The same has become true of other scientific issues, like dietary advice in public health, GM crops and, of course, Darwinian evolution in which not only scientists, but commerce, educationalists, media men and politicians have all acquired a huge stake in the standard story. And the stock in trade of all these is propaganda.
Think about it: I’ve said above that “public opinion” is the cover for the suppression of all real opinion and the substitution of a ready-made package for reasons other than truth. If it be true that propaganda techniques have gained a foothold in science, the “scientific consensus” in any field contaminated by it becomes just another name for “public opinion” – the lie (or merely accidental half-truth) that everybody has to buy into, whether consciously or against their better judgement.
Another aspect of a propaganda society is how, as it matures, it becomes self-perpetuating, however much true information is available. Ellul described how, say, a communist who has bought into the package will read, watch and listen only to information that reinforces the myth, excluding all else as lies (and probably, therefore, never engaging with it). Likewise for the anti-communist. And for that reason, the “information explosion” that has happened with the Internet, though it might be thought to reduce the power of propaganda, actually does the reverse. Although good information is accessible at the touch of a mouse, the subject of propaganda will in practice simply find an intensified availability of his own prejudices – this is familiar to all of us in the world of web forums, be they skeptical, Creationist, or whatever, where “communities” are often groups bathing in their own propaganda and shouting down (or erasing) that of others. Even the advertising is targeted to our own profile now.

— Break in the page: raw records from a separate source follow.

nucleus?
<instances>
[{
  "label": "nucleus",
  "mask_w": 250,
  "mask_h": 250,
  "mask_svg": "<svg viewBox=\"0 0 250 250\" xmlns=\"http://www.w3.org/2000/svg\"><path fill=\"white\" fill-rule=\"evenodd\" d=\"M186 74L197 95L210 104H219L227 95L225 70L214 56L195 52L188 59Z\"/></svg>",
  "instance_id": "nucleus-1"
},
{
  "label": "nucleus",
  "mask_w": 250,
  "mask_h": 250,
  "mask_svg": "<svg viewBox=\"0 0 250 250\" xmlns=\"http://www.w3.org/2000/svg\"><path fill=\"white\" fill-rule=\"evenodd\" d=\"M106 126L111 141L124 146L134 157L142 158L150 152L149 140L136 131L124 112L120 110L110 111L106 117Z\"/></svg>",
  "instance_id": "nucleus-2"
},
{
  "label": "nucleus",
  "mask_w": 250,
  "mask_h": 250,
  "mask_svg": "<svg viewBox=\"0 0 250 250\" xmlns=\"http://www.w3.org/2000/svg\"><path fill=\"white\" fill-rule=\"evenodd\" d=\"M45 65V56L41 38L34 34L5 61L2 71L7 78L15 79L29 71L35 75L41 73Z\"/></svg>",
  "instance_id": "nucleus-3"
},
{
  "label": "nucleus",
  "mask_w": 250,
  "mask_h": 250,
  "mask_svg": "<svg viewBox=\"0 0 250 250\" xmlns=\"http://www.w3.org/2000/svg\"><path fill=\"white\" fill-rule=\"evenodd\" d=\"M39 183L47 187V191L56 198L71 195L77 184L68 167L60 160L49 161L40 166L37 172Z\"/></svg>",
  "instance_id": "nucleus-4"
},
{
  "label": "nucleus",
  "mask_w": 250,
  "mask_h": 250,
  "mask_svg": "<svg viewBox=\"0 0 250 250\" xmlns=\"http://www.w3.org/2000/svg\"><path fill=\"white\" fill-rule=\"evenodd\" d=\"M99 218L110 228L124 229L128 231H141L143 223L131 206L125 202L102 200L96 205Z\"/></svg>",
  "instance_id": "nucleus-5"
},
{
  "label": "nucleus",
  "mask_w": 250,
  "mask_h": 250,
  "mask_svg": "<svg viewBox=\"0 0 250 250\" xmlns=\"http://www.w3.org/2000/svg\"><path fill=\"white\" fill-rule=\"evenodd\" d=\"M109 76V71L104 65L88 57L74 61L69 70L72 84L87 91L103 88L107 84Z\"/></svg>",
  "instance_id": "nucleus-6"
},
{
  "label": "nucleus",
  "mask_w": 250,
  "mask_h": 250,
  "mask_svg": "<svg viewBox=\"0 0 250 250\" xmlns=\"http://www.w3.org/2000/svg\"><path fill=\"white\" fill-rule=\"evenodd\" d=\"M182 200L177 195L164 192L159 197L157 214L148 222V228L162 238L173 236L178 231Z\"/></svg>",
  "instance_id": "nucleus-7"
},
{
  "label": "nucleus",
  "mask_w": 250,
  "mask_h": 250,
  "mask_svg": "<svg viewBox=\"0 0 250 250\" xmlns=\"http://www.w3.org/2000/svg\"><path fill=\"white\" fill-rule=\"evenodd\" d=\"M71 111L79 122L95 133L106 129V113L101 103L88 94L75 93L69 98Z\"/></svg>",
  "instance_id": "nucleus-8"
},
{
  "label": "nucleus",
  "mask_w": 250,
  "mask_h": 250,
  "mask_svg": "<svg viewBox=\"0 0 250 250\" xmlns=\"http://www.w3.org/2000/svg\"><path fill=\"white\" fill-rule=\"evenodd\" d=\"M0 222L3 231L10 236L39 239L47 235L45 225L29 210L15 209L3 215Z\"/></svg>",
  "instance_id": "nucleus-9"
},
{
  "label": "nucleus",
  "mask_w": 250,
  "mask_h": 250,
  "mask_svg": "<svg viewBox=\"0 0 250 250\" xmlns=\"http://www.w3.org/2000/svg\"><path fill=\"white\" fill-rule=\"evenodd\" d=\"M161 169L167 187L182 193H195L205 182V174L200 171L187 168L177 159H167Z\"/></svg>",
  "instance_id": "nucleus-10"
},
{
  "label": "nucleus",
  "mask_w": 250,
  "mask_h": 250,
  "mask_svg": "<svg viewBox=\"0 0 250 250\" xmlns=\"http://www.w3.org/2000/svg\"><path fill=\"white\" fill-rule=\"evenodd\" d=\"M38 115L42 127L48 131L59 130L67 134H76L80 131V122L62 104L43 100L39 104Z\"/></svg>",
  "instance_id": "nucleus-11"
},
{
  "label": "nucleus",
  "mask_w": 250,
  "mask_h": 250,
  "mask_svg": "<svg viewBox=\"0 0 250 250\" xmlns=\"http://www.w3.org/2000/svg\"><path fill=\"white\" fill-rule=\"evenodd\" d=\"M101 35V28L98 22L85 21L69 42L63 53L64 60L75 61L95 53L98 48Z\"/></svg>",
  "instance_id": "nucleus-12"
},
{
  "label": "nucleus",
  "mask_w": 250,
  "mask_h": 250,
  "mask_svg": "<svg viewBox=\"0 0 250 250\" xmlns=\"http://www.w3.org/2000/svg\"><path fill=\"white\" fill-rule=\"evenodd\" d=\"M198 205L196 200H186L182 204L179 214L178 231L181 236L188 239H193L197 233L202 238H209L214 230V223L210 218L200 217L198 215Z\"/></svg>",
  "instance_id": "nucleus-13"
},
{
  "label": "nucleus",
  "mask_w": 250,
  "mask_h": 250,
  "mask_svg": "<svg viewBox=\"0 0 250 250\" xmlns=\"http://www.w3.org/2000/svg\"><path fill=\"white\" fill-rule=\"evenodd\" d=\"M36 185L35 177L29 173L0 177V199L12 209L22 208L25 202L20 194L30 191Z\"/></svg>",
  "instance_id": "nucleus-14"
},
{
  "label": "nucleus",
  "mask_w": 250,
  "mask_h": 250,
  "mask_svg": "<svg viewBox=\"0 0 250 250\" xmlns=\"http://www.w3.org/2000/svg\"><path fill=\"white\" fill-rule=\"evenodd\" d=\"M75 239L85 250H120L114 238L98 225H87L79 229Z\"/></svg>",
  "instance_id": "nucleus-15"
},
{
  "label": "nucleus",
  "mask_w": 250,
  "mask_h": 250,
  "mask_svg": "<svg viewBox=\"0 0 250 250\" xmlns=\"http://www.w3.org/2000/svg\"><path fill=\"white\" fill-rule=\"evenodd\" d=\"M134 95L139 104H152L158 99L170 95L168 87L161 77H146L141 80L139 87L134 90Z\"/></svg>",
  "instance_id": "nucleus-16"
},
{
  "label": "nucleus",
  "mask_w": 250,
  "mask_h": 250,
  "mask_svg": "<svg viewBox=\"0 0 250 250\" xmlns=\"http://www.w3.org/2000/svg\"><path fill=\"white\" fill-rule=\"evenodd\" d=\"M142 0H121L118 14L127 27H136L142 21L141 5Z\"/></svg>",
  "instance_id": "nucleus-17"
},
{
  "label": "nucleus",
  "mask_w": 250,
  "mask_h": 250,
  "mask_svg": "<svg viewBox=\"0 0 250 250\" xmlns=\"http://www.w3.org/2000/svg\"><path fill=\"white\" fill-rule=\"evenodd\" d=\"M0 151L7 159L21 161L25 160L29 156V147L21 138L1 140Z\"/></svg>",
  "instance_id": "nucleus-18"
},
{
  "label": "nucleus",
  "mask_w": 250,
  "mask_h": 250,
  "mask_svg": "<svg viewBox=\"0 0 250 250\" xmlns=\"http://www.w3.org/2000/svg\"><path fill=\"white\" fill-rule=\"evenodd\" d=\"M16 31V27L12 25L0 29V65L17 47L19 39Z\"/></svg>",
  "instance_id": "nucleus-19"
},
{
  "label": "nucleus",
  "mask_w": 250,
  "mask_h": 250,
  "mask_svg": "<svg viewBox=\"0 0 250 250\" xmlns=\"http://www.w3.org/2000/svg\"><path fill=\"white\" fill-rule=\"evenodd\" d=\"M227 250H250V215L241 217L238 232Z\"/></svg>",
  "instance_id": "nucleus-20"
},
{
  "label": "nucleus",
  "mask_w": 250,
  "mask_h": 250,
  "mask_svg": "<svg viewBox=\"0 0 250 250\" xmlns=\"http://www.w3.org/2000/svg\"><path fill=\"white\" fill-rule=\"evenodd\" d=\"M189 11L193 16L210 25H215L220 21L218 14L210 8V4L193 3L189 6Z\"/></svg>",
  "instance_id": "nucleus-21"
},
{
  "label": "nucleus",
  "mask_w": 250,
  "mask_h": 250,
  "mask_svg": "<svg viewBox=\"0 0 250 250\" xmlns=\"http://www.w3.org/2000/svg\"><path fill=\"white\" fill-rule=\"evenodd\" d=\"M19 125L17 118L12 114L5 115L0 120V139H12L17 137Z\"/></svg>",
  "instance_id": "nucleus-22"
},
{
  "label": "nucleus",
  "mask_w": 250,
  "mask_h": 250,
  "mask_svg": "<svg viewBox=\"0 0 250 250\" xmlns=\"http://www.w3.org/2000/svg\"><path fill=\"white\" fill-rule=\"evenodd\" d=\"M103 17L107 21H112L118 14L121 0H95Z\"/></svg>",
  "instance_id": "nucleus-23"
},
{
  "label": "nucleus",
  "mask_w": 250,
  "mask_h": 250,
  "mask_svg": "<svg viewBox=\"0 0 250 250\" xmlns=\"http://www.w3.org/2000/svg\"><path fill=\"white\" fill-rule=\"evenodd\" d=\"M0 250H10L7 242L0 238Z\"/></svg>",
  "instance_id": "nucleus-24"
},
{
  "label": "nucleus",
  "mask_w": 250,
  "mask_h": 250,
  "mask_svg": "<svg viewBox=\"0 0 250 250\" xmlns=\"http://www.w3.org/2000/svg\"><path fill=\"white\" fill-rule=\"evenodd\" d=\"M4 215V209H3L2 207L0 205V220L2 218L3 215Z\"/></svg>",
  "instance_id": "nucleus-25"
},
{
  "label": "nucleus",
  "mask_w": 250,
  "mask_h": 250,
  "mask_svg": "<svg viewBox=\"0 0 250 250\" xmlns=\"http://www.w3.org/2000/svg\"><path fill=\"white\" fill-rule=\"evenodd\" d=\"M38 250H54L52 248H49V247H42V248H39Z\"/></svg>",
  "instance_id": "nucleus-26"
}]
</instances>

On a previous thread, GD raised the interesting question of how the Churches can respond to propaganda that affects the reception of their message. Ellul himself raises the same dilemma: to refuse to reply with counter-propaganda (or to use its methods and media selectively and “truthfully”) is doomed simply to fail: propaganda works only by monopolising the media – it cannot be done half-heartedly. On the other hand, to engage in propaganda full out inevitably destroys the very thing it means to be Christian – to speak the truth in love – just as it can destroy science as a truth-telling enterprise.
Ellul points to three episodes in Church history when this occurred, albeit in ages when propaganda was not fully developed: the fourth century (presumably the institutionalisation of Christianity under Constantine), the ninth century (when party-spirit more than theology led to the Great Schism) and the sixteenth century (when the Reformation triggered a propaganda war leading to bloody physical wars). In all three cases there were real issues and real Christians with true convictions involved, but what came out of them was the degrading of Christianity itself to just another vehicle for propaganda.
Ellul’s answer – which I share – is that being true to the Truth is the very core of Christianity, without which it is better off dead. The apparent self-destruction of acting counter-culturally by attempting to communicate that truth amid a chorus of ready-made lies is, actually, no more than a reminder that the strength of Christ is shown in weakness. The Kingdom of God was always the project of Christ through the Holy Spirit, and the madness of history – as the Book of Revelation graphically teaches – is simply the unfolding of the scroll that God himself has written and sealed. Our job is to seek to do truth. His is to ensure that it finally prevails, to his glory.